What is domestic violence?


Domestic violence happens when one person tries to control another person using force or threats of force against them. The abuse can be emotional, sexual, spiritual, or physical. 


It’s a serious problem not just in the United States but globally. It doesn’t discriminate between genders, races or socioeconomic backgrounds, and affects 1 in 4 women, 1 out of 15 children and even 1 out of 9 men annually.  



Domestic violence inflicts serious mental and physical damage upon the victims. They often live in fear, making decisions based on their abuser’s whims. They feel trapped and unable to leave an abusive relationship because they lack the financial means necessary for independent living. 


In the case of Marriage of F.M. v. M.M., plaintiff filed a request for a DVRO against her husband for physical assault and verbal abuse which was denied by a Trial Court. According to the Trial Court Judge, plaintiff failed to meet her burden of proof by not providing specific evidence of dates, place, and incidences.

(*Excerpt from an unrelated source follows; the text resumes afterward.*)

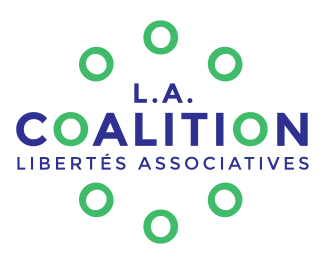 « Loi séparatisme, loi anti-association ! », lancement d’une pétition par la Coalition des libertés associatives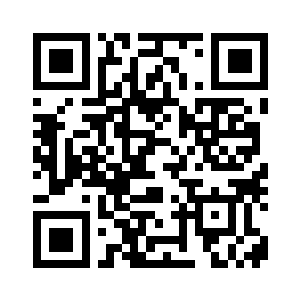 他可是真不想让刘瑾去南京的二维码生成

Trial Court Judge further opined, since plaintiff did not reside with the defendant anymore a DVRO was not necessary and would not take into consideration acts committed by the defendant after the plaintiff filed for a DVRO. Concluding those events as being irrelevant but reprimanded her for making a bad judgment call to obtain personal belongings without proper assistance.


Defendant continued to physically and verbally assault the plaintiff when she retrieved money from their joint account for financial support and personal items from the home. 


Plaintiff filed an appeal in this matter seeking a DVRO. In the Marriage of F.M & M.M. filed May 28, 2021, publication ordered June 3, 2021, First District, Div. One CIte as 2021 S.O.S. 2440. District Court Judge ruled that the Trial Court Judge prejudicially erred in refusing to consider evidence regarding alleged acts of violence committed by a father after the mother filed her domestic violence restraining order.


The Domestic Violence Prevention Act doesn´t impose a heightened standard for specificity, nor does it contain any corroboration requirement. A Court’s use of a residential separation as a substitute for a DVRO is completely inappropriate where co-parenting still exists among the parties. 


Initial rulings like the one above leave victims powerless against their abusers. A victim of domestic violence is going through so many emotions all at once. 


They’re not thinking about writing every little detail down but to seek safety and legal intervention. Seemingly to only hit a brick wall in most cases.


Now more than ever is the time change!


Stronger laws need to be implemented to protect victims from abusers and abusers from themselves.